The agency’s three rural offices are connected using IP phones to create the appearance that it is all in one place, Treutel says. “Our agents work as an effective team, so that no matter where a customer may approach them, either on the website or one of our office locations, we can provide the service they deserve,” she adds.
A Little Bit of Everything
The focus on a local presence may seem like a throwback to a bygone era in the virtual world, but many agents say that’s not the case. “Agencies that become an integral resource in their local neighborhoods will thrive and differentiate themselves,” says Claudia McClain, president of McClain Insurance Services in Everett, Wash. “We are moving constantly toward investing our marketing and payroll dollars into growing organically, while serving the community.”
McClain says her agency is still studying additional ways to become even “more local and more mobile,” a balance she says is challenging. As part of attempting this Solomon-like task, the agency is reaching for a local presence in neighboring communities composed of different ethnic and socioeconomic demographics.
A similar balancing act can be found at JDIC Insurance Group in Centralia, Ill.
“We’re all about electronic signatures, blogging, social media and Facebook ads, but that doesn’t mean we don’t see ourselves as a local agency,” says Jason Cass, owner and president. “There hasn’t been a single, written policy in my agency that wasn’t written eyeball-to-eyeball. That alone tells you something.”

WHAT IS BEING ASKED: Copy out the part of the passage on local insurance agencies starting with "McClain says her" and going on through "and socioeconomic demographics.", renaming "Solomon-like task" as "difficult task".

EXTRACTED INFORMATION:

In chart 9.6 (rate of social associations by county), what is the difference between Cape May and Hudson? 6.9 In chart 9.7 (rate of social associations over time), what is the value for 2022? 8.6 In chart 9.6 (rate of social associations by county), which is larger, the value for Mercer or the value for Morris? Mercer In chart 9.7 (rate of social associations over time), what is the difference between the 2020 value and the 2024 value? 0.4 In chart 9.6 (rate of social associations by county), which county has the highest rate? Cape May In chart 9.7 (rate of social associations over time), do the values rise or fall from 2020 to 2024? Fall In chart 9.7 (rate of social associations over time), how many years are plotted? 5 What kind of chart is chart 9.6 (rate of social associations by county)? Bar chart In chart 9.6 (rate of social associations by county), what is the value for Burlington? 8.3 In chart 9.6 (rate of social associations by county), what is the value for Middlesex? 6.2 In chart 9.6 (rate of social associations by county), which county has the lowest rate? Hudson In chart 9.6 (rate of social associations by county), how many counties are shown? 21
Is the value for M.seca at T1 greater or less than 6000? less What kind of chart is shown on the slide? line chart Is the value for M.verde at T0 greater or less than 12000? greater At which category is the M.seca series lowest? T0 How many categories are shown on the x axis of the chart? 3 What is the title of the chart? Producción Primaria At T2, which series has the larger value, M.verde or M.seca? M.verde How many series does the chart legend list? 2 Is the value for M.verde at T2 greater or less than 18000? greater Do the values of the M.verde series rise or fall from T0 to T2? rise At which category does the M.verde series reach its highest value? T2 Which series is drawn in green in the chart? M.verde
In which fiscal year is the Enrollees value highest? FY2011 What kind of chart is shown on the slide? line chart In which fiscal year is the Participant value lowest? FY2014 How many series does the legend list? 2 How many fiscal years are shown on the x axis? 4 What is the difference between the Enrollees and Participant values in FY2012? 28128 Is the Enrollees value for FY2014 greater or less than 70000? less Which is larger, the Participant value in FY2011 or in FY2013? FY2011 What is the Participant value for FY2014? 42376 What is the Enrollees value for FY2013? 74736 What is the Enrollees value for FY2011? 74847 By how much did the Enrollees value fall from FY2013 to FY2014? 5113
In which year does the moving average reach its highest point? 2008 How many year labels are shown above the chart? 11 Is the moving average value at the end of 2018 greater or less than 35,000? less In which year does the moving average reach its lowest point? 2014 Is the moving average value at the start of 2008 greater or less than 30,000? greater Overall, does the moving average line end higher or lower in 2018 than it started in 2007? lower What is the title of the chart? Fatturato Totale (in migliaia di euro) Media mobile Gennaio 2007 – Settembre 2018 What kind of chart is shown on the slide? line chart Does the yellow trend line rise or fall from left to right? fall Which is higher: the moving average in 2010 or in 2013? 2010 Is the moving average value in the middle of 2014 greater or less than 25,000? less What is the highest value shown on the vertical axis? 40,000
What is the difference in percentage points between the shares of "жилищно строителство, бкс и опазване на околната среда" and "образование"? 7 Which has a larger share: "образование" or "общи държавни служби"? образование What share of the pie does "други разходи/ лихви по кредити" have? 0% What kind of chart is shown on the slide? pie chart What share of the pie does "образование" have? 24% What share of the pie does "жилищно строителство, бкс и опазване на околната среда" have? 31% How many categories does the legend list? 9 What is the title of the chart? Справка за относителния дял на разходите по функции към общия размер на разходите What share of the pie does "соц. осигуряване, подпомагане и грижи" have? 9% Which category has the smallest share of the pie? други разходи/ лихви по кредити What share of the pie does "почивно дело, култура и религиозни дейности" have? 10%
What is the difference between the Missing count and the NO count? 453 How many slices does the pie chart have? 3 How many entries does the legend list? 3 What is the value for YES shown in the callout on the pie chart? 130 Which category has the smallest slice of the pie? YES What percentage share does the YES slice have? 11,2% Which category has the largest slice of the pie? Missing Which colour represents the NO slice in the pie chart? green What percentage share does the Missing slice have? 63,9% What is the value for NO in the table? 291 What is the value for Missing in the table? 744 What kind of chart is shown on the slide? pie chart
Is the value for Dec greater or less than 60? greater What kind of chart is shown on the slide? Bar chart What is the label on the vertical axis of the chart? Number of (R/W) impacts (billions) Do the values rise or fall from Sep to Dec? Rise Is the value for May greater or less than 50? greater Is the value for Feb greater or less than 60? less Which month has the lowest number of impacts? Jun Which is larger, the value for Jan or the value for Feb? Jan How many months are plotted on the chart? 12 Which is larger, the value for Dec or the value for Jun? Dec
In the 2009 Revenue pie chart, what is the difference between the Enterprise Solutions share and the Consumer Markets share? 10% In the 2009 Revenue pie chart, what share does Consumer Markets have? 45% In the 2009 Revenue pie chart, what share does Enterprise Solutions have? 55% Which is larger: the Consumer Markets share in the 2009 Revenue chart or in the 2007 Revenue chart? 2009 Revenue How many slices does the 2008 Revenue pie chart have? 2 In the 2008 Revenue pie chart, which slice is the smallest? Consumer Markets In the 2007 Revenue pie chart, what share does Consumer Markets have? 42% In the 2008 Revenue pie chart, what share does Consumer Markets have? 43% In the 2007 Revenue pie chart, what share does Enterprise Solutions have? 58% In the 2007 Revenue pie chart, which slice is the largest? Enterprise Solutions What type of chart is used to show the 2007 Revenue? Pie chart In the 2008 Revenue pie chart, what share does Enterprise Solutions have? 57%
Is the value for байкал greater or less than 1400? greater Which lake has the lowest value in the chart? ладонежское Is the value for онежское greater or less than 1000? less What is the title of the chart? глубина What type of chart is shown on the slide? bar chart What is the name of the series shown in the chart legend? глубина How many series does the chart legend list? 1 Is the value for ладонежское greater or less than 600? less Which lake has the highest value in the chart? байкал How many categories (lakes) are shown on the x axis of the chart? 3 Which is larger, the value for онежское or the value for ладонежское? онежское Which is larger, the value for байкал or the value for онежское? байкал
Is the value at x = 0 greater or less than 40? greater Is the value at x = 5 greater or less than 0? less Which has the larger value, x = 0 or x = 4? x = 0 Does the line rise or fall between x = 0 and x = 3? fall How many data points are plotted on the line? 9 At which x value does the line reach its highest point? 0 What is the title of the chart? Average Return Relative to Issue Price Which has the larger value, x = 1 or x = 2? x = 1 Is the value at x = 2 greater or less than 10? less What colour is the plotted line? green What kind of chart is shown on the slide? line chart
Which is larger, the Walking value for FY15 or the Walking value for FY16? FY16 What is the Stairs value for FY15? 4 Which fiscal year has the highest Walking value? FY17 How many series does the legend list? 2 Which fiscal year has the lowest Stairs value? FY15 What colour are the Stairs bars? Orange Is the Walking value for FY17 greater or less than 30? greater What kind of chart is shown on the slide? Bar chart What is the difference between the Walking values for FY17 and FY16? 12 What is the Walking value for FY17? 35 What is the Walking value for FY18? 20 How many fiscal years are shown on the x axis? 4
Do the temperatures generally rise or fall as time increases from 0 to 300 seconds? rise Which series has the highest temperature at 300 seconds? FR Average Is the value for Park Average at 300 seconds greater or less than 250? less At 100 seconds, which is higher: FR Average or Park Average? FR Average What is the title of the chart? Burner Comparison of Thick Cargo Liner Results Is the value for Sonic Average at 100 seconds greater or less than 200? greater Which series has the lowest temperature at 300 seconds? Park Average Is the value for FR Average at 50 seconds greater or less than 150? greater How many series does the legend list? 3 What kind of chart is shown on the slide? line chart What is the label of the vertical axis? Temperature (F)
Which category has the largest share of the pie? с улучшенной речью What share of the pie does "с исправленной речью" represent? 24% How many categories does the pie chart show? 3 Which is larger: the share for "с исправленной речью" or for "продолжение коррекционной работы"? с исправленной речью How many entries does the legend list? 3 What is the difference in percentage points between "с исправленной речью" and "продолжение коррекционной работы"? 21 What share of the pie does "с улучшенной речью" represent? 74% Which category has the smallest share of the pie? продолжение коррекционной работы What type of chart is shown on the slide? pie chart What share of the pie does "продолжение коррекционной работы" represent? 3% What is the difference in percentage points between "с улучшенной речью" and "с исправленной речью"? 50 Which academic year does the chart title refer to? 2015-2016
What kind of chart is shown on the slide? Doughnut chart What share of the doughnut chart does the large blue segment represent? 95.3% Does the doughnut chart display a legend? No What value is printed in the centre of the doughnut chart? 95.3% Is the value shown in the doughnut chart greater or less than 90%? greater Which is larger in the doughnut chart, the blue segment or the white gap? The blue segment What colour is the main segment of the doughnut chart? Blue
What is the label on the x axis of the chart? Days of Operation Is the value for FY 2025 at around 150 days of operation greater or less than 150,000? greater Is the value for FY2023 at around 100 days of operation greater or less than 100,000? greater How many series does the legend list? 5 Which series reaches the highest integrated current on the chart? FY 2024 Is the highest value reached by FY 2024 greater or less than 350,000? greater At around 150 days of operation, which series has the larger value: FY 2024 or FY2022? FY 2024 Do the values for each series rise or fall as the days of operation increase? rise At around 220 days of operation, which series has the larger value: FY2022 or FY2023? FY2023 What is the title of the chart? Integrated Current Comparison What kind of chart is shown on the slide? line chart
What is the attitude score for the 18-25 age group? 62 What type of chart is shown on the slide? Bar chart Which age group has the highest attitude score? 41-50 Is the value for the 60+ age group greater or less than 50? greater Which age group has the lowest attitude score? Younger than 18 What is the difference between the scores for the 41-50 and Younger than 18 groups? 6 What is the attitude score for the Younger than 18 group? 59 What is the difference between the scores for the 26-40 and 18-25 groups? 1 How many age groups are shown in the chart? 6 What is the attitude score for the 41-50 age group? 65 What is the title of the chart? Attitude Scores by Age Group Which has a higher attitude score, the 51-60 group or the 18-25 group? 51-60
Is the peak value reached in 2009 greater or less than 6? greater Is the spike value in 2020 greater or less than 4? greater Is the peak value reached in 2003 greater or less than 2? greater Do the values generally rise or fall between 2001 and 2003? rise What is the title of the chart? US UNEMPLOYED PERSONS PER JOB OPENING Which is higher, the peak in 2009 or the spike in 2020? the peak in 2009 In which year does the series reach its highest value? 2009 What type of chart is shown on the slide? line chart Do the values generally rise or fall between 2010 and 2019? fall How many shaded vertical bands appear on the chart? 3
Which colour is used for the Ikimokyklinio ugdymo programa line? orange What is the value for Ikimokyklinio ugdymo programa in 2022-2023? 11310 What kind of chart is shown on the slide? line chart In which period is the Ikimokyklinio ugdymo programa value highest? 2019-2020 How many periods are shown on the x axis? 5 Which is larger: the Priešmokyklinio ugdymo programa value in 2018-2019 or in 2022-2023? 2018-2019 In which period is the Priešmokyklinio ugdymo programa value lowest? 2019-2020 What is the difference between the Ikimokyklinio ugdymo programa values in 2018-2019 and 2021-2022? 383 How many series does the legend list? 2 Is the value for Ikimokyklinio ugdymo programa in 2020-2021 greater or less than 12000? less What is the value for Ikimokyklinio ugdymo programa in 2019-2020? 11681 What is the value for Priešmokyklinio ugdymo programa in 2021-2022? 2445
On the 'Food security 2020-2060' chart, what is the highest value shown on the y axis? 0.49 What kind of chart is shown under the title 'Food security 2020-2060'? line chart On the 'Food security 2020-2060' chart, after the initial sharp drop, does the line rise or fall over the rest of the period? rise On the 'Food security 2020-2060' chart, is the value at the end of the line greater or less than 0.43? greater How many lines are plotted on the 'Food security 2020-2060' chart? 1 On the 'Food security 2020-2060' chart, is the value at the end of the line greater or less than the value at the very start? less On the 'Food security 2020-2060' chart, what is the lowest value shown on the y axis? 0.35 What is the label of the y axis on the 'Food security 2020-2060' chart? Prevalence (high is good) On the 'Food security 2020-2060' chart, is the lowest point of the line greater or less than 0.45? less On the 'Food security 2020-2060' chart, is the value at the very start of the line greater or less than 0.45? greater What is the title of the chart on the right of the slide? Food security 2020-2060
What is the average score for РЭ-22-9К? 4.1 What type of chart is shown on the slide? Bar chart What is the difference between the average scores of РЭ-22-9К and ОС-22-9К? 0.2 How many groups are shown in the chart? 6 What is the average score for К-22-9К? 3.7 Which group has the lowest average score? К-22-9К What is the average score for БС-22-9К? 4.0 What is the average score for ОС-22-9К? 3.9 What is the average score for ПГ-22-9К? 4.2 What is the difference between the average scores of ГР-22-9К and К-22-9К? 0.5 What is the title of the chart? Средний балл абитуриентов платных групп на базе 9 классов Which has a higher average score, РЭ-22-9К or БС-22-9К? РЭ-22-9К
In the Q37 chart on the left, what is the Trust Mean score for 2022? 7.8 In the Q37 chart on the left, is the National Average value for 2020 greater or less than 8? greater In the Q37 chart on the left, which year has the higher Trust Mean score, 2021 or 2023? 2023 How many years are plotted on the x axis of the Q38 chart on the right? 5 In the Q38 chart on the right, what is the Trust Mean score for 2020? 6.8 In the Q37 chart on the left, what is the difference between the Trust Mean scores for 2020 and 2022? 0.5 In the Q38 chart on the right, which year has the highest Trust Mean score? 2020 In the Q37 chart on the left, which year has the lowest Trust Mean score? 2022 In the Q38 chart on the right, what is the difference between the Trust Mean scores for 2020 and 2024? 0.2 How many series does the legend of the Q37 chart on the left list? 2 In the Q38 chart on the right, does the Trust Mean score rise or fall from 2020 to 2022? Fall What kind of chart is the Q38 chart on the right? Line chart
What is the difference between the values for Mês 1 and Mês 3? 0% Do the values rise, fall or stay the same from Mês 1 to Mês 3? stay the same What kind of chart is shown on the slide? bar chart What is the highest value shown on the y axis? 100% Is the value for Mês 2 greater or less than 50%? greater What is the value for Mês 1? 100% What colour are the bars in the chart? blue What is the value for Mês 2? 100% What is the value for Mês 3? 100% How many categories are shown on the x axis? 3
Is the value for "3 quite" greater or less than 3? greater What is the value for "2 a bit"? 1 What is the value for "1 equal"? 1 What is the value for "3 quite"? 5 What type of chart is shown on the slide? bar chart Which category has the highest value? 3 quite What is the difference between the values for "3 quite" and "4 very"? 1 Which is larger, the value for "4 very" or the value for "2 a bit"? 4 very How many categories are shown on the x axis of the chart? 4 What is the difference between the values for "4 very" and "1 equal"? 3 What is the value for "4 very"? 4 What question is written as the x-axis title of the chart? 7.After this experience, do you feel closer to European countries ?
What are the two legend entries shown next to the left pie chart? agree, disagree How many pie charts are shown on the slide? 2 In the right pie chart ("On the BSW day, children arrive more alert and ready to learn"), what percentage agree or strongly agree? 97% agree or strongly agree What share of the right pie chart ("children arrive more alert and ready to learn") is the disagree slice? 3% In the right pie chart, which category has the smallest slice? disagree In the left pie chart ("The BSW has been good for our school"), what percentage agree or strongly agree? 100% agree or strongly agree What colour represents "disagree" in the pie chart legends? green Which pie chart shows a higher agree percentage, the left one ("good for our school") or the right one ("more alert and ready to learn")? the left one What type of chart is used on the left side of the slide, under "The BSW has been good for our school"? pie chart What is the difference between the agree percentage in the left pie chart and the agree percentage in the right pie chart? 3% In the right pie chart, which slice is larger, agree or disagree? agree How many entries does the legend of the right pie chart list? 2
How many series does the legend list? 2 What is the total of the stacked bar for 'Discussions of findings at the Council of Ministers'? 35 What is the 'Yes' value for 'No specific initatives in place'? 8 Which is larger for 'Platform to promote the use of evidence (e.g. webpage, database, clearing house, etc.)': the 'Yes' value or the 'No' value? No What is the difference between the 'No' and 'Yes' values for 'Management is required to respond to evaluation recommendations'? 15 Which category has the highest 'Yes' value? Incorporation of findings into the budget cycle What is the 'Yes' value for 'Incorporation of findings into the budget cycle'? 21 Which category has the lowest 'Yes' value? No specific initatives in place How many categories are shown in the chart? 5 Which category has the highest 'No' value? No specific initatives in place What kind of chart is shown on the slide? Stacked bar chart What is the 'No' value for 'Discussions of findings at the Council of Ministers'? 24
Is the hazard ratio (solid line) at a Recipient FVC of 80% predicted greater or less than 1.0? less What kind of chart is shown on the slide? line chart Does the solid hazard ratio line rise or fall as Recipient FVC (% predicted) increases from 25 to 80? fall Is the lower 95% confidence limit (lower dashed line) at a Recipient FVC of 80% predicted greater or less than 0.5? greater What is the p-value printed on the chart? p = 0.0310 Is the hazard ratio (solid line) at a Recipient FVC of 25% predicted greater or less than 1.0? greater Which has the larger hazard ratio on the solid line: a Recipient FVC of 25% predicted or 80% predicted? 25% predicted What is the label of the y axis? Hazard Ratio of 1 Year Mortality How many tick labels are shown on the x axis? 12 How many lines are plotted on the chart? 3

EXERCISE SOLUTION:
McClain says her agency is still studying additional ways to become even “more local and more mobile,” a balance she says is challenging. As part of attempting this difficult task, the agency is reaching for a local presence in neighboring communities composed of different ethnic and socioeconomic demographics.